In my ears The sound of waters. There he stood, my king!
I felt him, rather than beheld him. Up I rose, as if he were my king indeed, And then sate down, in trouble at myself, And struggling for my woman’s empery. ’Tis pitiful; but women are so made: We’ll die for you, perhaps,—’tis probable; But we’ll not spare you an inch of our full height: We’ll have our whole just stature,—five feet four, Though laid out in our coffins: pitiful! —‘You, Romney!—— Lady Waldemar is here?’
He answered in a voice which was not his. ‘I have her letter; you shall read it soon: But first, I must be heard a little, I, Who have waited long and travelled far for that, Although you thought to have shut a tedious book And farewell. Ah, you dog-eared such a page, And here you find me.’ Did he touch my hand, Or but my sleeve? I trembled, hand and foot,— He must have touched me.—‘Will you sit?’ I asked, And motioned to a chair; but down he sate, A little slowly, as a man in doubt, Upon the couch beside me,—couch and chair Being wheeled upon the terrace. ‘You are come, My cousin Romney?—this is wonderful. But all is wonder on such summer-nights; And nothing should surprise us any more, Who see that miracle of stars. Behold.’
I signed above, where all the stars were out, As if an urgent heat had started there A secret writing from a sombre page, A blank last moment, crowded suddenly With hurrying splendours. ‘Then you do not know’— He murmured. ‘Yes, I know,’ I said, ‘I know. I had the news from Vincent Carrington. And yet I did not think you’d leave the work In England, for so much even,—though, of course, You’ll make a work-day of your holiday, And turn it to our Tuscan people’s use,— Who much need helping since the Austrian boar (So bold to cross the Alp by Lombardy And dash his brute front unabashed against The steep snow-bosses of that shield of God Who soon shall rise in wrath and shake it clear,) Came hither also,—raking up our vines And olive-gardens with his tyrannous tusks, And rolling on our maize with all his swine,’
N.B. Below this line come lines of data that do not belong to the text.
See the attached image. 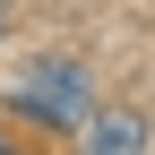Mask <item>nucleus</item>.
Returning a JSON list of instances; mask_svg holds the SVG:
<instances>
[{"instance_id":"f03ea898","label":"nucleus","mask_w":155,"mask_h":155,"mask_svg":"<svg viewBox=\"0 0 155 155\" xmlns=\"http://www.w3.org/2000/svg\"><path fill=\"white\" fill-rule=\"evenodd\" d=\"M86 155H147V121L138 112H95L86 121Z\"/></svg>"},{"instance_id":"f257e3e1","label":"nucleus","mask_w":155,"mask_h":155,"mask_svg":"<svg viewBox=\"0 0 155 155\" xmlns=\"http://www.w3.org/2000/svg\"><path fill=\"white\" fill-rule=\"evenodd\" d=\"M17 112L26 121H52V129H86L95 104H86V69L78 61H35L17 78Z\"/></svg>"}]
</instances>
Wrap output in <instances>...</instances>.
‘You had the news from Vincent Carrington,’ He echoed,—picking up the phrase beyond, As if he knew the rest was merely talk To fill a gap and keep out a strong wind,— ‘You had, then, Vincent’s personal news?’ ‘His own,’ I answered. ‘All that ruined world of yours Seems crumbling into marriage. Carrington Has chosen wisely.’ ‘Do you take it so?’ He cried, ‘and is it possible at last’ ... He paused there,—and then, inward to himself, ‘Too much at last, too late!—yet certainly’ ... (And there his voice swayed as an Alpine plank That feels a passionate torrent underneath) ‘The knowledge, if I had known it, first or last, Had never changed the actual case for me. And best, for her, at this time.’ Nay, I thought, He loves Kate Ward, it seems, now, like a man, Because he has married Lady Waldemar. Ah, Vincent’s letter said how Leigh was moved To hear that Vincent was betrothed to Kate. With what cracked pitchers go we to deep wells In this world! Then I spoke,—‘I did not think, My cousin, you had ever known Kate Ward.’
‘In fact I never knew her. ’Tis enough That Vincent did, before he chose his wife For other reasons than those topaz eyes I’ve heard of. Not to undervalue them, For all that. One takes up the world with eyes.’
—Including Romney Leigh, I thought again, Albeit he knows them only by repute. How vile must all men be, since he’s a man.
His deep pathetic voice, as if he guessed I did not surely love him, took the word; ‘You never got a letter from Lord Howe A month back, dear Aurora?’
‘None,’ I said.
‘I felt it was so,’ he replied: ‘Yet, strange! Sir Blaise Delorme has passed through Florence?’ ‘Ay, By chance I saw him in Our Lady’s church, (I saw him, mark you, but he saw not me) Clean-washed in holy water from the count Of things terrestrial,—letters and the rest; He had crossed us out together with his sins. Ay, strange; but only strange that good Lord Howe Preferred him to the post because of pauls. For me I’m sworn to never trust a man— At least with letters.’